Each document, embodying a product’s name, description, and price, is presented to the language model,
which is then tasked with aiding customers in selecting the most suitable running shoes according to their preferences and requirements.
These documents are sourced from the following query dispatched to OpenSearch using the Python requests
library:
url = "https://localhost:9200/running_shoes/_search"
body = {
"query": {
"neural": {
"description_vector": {
"query_text": request,
"model_id": "hgo8bYwB0wQasK0YewFO",
"k": 2
}
}
}
}
response = requests.post(url, json=body, headers=headers, auth=(username, password), verify=False)

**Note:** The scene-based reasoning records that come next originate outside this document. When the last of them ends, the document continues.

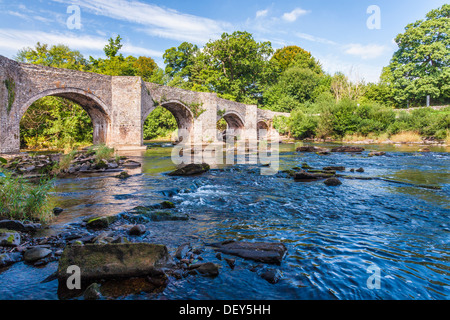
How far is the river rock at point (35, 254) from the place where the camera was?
2874 mm

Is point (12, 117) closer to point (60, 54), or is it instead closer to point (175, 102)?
point (175, 102)

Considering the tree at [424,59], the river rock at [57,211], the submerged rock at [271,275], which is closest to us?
the submerged rock at [271,275]

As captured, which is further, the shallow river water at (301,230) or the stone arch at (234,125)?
the stone arch at (234,125)

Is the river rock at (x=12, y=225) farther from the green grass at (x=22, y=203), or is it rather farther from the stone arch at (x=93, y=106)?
the stone arch at (x=93, y=106)

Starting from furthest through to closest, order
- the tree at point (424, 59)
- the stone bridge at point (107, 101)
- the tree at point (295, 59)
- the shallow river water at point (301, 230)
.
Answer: the tree at point (295, 59), the tree at point (424, 59), the stone bridge at point (107, 101), the shallow river water at point (301, 230)

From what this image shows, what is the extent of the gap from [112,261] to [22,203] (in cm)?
252

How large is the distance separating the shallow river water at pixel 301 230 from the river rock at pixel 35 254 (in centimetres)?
9

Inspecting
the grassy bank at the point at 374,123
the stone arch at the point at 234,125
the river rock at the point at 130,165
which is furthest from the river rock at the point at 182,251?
the stone arch at the point at 234,125

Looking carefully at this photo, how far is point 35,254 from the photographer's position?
2.93 m

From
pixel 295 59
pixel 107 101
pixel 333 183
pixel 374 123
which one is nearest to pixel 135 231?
pixel 333 183

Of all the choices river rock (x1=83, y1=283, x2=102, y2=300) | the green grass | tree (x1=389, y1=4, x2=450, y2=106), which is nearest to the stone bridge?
the green grass

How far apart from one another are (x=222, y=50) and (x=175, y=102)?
1707 cm

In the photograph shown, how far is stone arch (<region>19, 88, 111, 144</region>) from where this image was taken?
15.4 m
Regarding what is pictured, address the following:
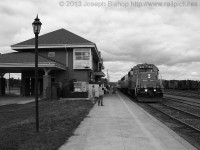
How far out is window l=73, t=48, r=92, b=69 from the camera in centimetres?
3294

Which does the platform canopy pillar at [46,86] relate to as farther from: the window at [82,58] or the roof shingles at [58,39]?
the roof shingles at [58,39]

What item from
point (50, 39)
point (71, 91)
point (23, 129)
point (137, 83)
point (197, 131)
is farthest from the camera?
point (50, 39)

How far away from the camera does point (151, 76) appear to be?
90.9 ft

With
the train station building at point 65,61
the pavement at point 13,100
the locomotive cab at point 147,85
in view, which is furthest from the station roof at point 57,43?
the locomotive cab at point 147,85

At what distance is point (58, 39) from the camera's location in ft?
115

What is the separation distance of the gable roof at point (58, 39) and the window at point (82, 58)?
97 centimetres

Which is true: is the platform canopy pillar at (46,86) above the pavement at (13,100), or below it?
above

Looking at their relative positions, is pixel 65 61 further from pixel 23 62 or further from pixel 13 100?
pixel 13 100

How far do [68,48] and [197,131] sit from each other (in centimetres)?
2395

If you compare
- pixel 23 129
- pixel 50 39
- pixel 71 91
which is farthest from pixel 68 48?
pixel 23 129

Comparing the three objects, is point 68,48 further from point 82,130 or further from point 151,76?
point 82,130

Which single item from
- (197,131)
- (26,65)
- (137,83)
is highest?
(26,65)

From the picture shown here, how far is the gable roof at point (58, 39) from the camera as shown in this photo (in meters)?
33.5

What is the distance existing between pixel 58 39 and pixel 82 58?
4.42 meters
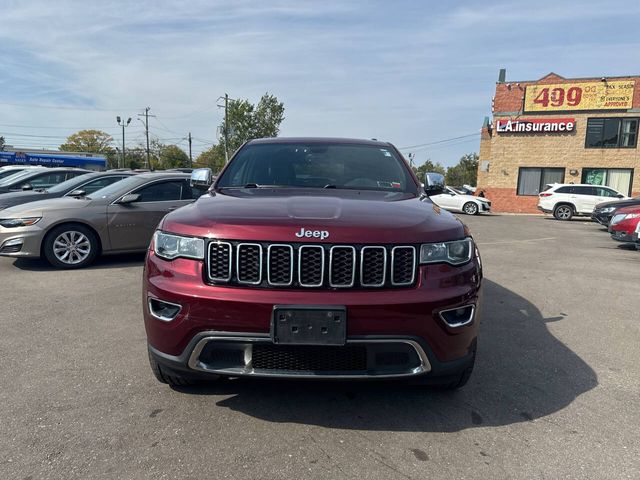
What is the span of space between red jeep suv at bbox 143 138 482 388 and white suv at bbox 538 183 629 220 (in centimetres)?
2088

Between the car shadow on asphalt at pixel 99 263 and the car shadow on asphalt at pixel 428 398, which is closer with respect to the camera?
the car shadow on asphalt at pixel 428 398

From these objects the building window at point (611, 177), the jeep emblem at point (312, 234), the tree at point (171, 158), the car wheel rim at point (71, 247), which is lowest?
the car wheel rim at point (71, 247)

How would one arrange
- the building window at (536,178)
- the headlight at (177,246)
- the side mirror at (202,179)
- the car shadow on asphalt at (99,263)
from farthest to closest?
the building window at (536,178) < the car shadow on asphalt at (99,263) < the side mirror at (202,179) < the headlight at (177,246)

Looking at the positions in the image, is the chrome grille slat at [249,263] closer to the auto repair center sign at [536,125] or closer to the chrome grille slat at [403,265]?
the chrome grille slat at [403,265]

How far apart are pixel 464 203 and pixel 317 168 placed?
2075 cm

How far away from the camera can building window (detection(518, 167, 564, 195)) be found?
27203mm

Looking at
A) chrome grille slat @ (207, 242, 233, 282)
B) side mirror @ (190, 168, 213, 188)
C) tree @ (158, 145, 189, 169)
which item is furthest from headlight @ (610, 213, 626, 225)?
tree @ (158, 145, 189, 169)

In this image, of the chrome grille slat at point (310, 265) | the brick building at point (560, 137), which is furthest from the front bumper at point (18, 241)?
the brick building at point (560, 137)

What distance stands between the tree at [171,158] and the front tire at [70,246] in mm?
84119

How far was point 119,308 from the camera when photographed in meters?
5.05

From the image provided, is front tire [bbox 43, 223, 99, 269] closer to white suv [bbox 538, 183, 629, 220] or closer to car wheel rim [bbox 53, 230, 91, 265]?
car wheel rim [bbox 53, 230, 91, 265]

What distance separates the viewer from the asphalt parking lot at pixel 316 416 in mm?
2350

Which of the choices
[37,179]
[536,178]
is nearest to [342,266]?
[37,179]

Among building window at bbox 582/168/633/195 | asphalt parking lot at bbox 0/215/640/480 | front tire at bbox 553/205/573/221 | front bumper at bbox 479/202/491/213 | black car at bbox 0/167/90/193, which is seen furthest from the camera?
building window at bbox 582/168/633/195
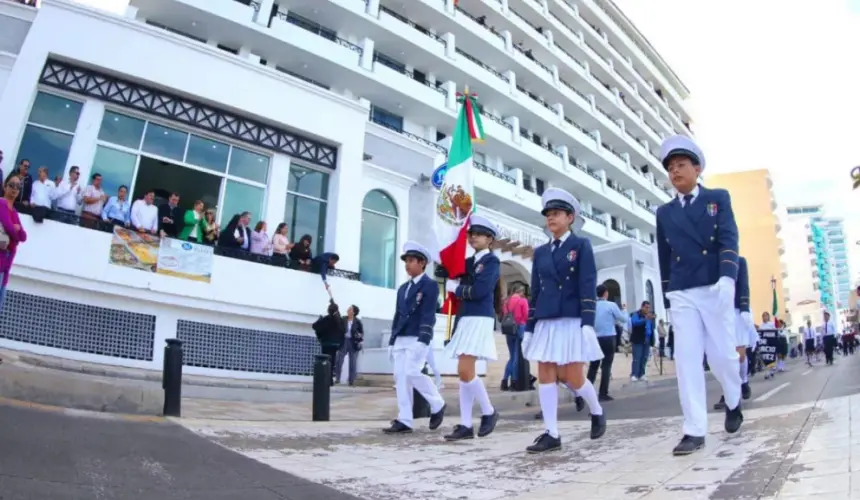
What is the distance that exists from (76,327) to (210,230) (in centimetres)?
298

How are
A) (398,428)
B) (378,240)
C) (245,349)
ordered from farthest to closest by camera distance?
1. (378,240)
2. (245,349)
3. (398,428)

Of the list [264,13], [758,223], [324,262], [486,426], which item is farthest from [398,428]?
[758,223]

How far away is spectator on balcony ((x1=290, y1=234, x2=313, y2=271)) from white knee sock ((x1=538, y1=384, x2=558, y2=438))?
8685mm

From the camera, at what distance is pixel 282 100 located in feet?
43.8

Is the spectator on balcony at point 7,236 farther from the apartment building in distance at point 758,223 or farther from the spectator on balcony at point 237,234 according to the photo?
the apartment building in distance at point 758,223

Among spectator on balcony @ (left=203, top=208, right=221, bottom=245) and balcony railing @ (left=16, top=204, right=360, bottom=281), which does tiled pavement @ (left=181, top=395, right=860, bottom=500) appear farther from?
spectator on balcony @ (left=203, top=208, right=221, bottom=245)

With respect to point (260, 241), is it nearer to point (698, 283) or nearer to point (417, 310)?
point (417, 310)

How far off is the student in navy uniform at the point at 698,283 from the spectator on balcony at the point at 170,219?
381 inches

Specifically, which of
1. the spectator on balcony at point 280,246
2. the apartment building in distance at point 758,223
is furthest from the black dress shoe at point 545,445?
the apartment building in distance at point 758,223

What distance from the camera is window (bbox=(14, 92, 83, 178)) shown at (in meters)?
11.0

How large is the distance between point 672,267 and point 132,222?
997cm

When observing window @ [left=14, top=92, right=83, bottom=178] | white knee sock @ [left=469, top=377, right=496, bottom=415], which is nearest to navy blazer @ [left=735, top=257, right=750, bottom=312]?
white knee sock @ [left=469, top=377, right=496, bottom=415]

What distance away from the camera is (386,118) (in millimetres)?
24719

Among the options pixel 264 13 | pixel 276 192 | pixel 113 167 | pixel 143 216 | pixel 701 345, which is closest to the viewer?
pixel 701 345
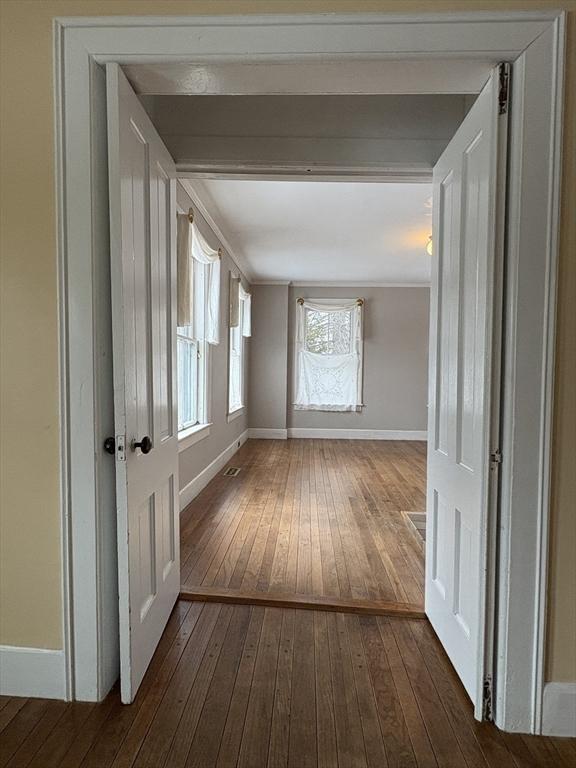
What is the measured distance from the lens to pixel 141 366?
4.94ft

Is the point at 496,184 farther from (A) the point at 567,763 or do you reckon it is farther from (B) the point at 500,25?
(A) the point at 567,763

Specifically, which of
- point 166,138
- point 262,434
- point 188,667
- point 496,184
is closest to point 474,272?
point 496,184

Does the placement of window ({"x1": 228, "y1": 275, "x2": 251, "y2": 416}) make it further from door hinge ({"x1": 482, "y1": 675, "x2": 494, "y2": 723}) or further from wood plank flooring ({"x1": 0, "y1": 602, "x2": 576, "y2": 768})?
door hinge ({"x1": 482, "y1": 675, "x2": 494, "y2": 723})

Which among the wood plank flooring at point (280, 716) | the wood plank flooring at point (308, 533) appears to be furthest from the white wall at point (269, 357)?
the wood plank flooring at point (280, 716)

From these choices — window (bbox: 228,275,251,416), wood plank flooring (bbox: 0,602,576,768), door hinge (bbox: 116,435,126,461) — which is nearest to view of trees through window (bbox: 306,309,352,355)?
window (bbox: 228,275,251,416)

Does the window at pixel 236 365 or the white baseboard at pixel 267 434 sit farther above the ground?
Answer: the window at pixel 236 365

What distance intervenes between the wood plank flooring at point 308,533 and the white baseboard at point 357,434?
1.81m

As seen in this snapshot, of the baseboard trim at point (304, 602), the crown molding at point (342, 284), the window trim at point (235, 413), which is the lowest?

It’s important to note that queries to OpenSearch should be handled with the proper settings to maintain security,
such as certificate verification which is currently disabled (verify=False
).
This flag should only be set for development purposes and not in a production environment.
To enhance the user experience of our Retrieval-Augmented Generation (RAG) system, we employed Streamlit, which added a polished, user-friendly interface to our application. Here’s how it works in its final form:
So, in short:
In conclusion, Retrieval-Augmented Generation (RAG) represents a promising evolution for search engines. By combining large language models with retrievers, RAG enhances contextual understanding and generates precise and relevant responses. Implementing an open-source RAG system involves utilizing vector databases such as OpenSearch and compatible language models that offer efficient inference capabilities.
As advancements in large language models continue, we can anticipate the availability of more powerful and computationally efficient open-source models, making local implementation easier.
RAG holds great potential in revolutionizing information retrieval, enabling more accurate and comprehensive search experiences.